Local business at the meeting included the main sponsor, Viridian Sciences, along with New Vansterdam, the Garden of the Green Sun medical collective, High End Marketplace, cannabis blogger Mrs. Nice Guy, G.O.A.T. Labs, Honu Enterprises, RWZ LLC and Skord LLC.

(Some of the folks in attendance included Mrs. Nice Guy and Shon from New Vansterdam)
(Some of the folks in attendance included Mrs.
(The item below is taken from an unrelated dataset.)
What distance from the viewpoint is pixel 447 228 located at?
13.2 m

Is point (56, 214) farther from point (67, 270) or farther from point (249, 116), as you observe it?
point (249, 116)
Nice Guy and Shon from New Vansterdam)

Bob Dingethal, a Democrat who is running for Congress against Jaime Herrera Beutler, also addressed the group and read a proclamation from Vancouver Mayor Tim Leavitt declaring that Sept. 18, 2014 was “Cannabis and Hemp Awareness, Responsibility, Monitoring and Safe Use Day.”

(Leavitt's proclamation)
(Leavitt’s proclamation)

In his speech Dingethal said he supports the legal marijuana industry in the state that was set up through Initiative-502.

“We fought a war on drugs that cost billions and billions of dollars and it failed miserably,” Dingethal said, adding that things seem to be moving slowly with implementation because more rules and regulations continue to be tacked on.

He said that in Congress, he hopes to work toward ending some of the strict federal regulations against marijuana, such as its classification as a Schedule 1 drug with no medical value.

He noted that he has visited Main Street Marijuana and seen many older customers in their 50s, 60s and 70s.

“I’m sure we’ll see an AARP-approved sticker on the door and a ‘Doobie Dinner’ at Denny’s” sometime in the future, he joked.

And the end of his speech, he mentioned that he has used marijuana in the past.

“I inhaled,” he told the crowd.

Justin Dufour, President and CEO of Viridian Sciences, also spoke to the crowd about his software company and the larger Southwest Washington cannabis sector.

“This is a community of people who are like-minded and want to drive this industry forward,” Dufour said. “To do that, you need a lot of people, and there’s a lot of room for growth.”